- **Texto citado**:
Siempre había alguien, en casa de Remy, que acababa de
llegar desde el Sahel. Remy me los presentaba con una sonrisa en los labios,
una sonrisa medio triste medio burlona y me hacia ilusión hablar con ellos aún
tan habitados por la esperanza. Yo los llamaba las panteras incansables. Delgados
y hambrientos a veces me los volvía a encontrar por las calles rectilíneas de Montreal, un poco despistados ya no por el
cambio sino por el frío. Parecían esqueletos tristes dentro de un abrigo
demasiado ancho para ellos. ¿Cómo podían soportar temperaturas de 40 bajo zero?
Ellos que eran seres de sol y arena. Seguían con esta entrañable amabilidad y suavidad en los
gestos, con sus andares felinos buscando trabajo, así que con su tenacidad incansable, sus
soledades escondidas detrás de sus risas y sus bromas. Algunos enloquecían,
como Boubou de Mali que acabó haciendo pasos de ganso y riendo solo en la
estación de autobuses enfrente de pasajeros que lo miraban con indiferencia. Otros
ya eran alcohólicos después de tres meses, así de Renaud, del Senegal, pidiendo
limosna enfrente de la Universidad. Ahora eran proyectos y alegrías derrotadas
en mil pedazos, promesas irrealizables, esperanzas vencidas. Remy me
aseguraba que de nada servia este dolor que me causaban y lo decía muy serio
mientras me preparaba su pollo con arroz e insistía que cada uno tiene su
destino ya inscrito en la frente, por la mano de Allah el todo poderoso. Algunas
veces, para aligerar mi culpabilidad, me pasaba por la estación de autobuses y
hablaba con Boubou un rato, invitándole a un café con un trozo de tarta de
azucar que a él tanto le gustaba. Decía incoherencias que yo escuchaba viéndole
como si estuviese allá en su tierra de oro, andando cual una pantera bajo el
sol y la arena que él había abandonado pensando que el reino estaba aquí, en
medio de este gallinero de asfalto y vidrio, en esta prisión de hierro
invisible. Ellos ya no eran ni de aquí ni de allá. Eran formas indefinidas en
medio de un océano silencioso.

- **Datos registrados**:

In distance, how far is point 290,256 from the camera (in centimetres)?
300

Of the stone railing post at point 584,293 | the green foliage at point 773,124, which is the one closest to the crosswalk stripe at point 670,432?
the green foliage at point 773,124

- **Actividades propuestas**:
a) Responda según el texto citado:
(i) ¿Qué nombre reciben en el texto los recién llegados del Sahel?
(ii) ¿De qué país era Boubou?
(iii) ¿Qué plato preparaba Remy?
b) Traduzca al inglés esta oración del texto citado: «Ellos ya no eran ni de aquí ni de allá.»

- **Soluciones**:
a)
(i) Las panteras incansables.
(ii) De Mali.
(iii) Pollo con arroz.

b) They were no longer from here or from there.